Count the lines in the records below that contain the word "point". Reply with the number alone.

=== Entries provided ===

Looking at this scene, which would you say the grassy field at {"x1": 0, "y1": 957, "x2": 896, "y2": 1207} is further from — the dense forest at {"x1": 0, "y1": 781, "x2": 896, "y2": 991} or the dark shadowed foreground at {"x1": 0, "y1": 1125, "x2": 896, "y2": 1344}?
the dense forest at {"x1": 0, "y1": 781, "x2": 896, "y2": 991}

===
=== Entries provided ===

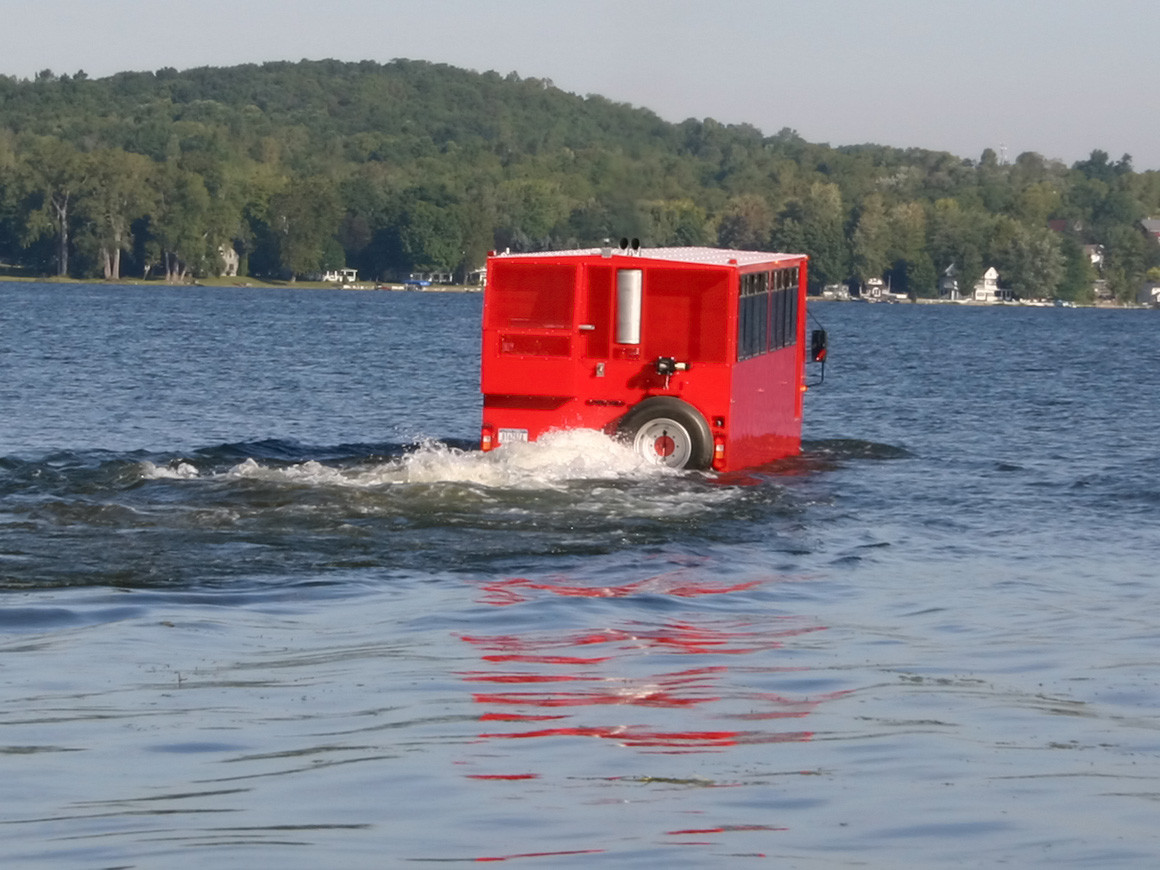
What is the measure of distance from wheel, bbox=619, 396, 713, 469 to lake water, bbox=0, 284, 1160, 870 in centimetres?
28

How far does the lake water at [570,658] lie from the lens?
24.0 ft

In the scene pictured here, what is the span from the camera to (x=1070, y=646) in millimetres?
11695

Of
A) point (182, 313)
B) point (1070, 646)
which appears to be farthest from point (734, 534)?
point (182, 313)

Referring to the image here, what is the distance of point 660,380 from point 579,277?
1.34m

===
=== Entries provided ===

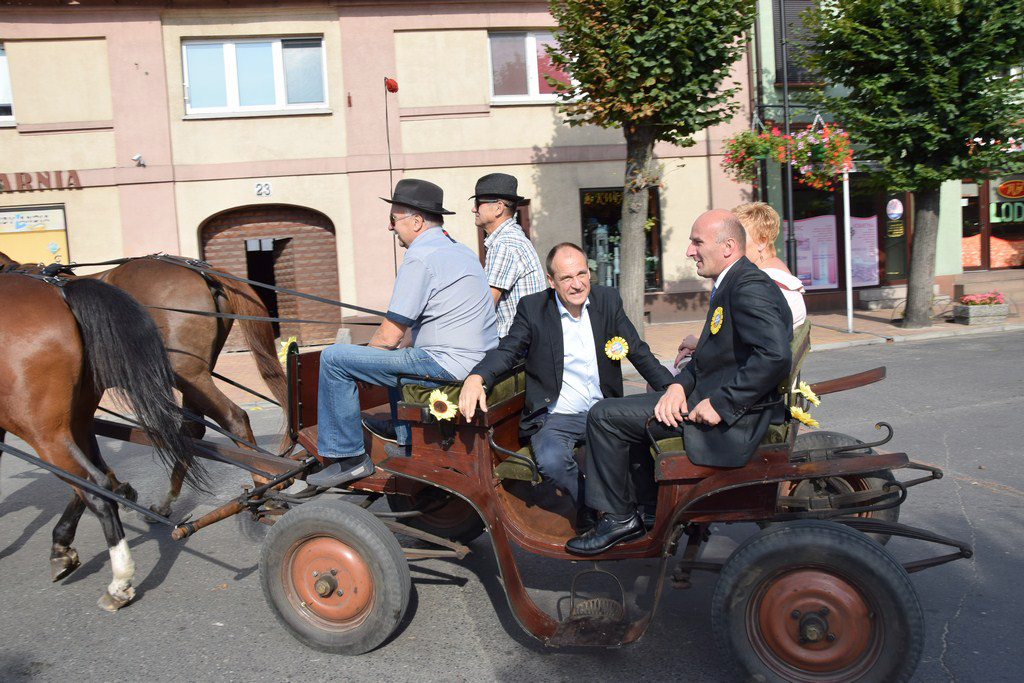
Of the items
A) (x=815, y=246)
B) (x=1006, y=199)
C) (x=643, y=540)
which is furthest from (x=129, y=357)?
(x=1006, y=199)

===

--- Task answer ---
5